What you need to do: Starting at the line that contains "La Organización Política", transcribe each line exactly through the last line of the data. Include nothing else.
Data records Start Marker
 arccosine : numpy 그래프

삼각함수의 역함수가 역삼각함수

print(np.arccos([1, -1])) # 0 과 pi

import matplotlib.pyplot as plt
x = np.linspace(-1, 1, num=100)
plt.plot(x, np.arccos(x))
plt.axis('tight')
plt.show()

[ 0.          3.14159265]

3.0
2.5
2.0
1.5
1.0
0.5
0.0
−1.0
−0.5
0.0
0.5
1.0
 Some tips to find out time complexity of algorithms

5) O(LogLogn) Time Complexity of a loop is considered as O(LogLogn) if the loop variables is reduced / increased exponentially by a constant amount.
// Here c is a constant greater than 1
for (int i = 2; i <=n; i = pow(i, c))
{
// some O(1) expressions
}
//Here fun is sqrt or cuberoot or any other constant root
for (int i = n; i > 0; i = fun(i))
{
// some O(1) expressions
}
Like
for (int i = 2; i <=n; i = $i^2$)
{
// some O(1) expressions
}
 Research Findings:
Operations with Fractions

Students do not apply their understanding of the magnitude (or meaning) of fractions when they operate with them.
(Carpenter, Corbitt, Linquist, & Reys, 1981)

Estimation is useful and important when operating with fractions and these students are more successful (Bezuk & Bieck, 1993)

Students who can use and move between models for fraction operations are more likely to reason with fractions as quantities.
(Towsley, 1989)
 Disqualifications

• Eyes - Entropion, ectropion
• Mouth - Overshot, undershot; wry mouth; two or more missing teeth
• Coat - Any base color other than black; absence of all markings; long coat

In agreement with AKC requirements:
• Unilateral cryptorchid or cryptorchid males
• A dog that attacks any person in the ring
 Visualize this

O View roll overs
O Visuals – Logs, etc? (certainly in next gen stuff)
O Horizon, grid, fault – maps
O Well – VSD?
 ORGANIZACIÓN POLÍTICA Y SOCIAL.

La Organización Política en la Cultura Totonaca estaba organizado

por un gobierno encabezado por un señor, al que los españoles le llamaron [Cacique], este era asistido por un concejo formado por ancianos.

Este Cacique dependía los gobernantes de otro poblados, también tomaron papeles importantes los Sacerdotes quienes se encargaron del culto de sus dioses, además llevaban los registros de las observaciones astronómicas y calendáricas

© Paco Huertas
Data records End Marker
Response:
La Organización Política en la Cultura Totonaca estaba organizado

por un gobierno encabezado por un señor, al que los españoles le llamaron [Cacique], este era asistido por un concejo formado por ancianos.

Este Cacique dependía los gobernantes de otro poblados, también tomaron papeles importantes los Sacerdotes quienes se encargaron del culto de sus dioses, además llevaban los registros de las observaciones astronómicas y calendáricas

© Paco Huertas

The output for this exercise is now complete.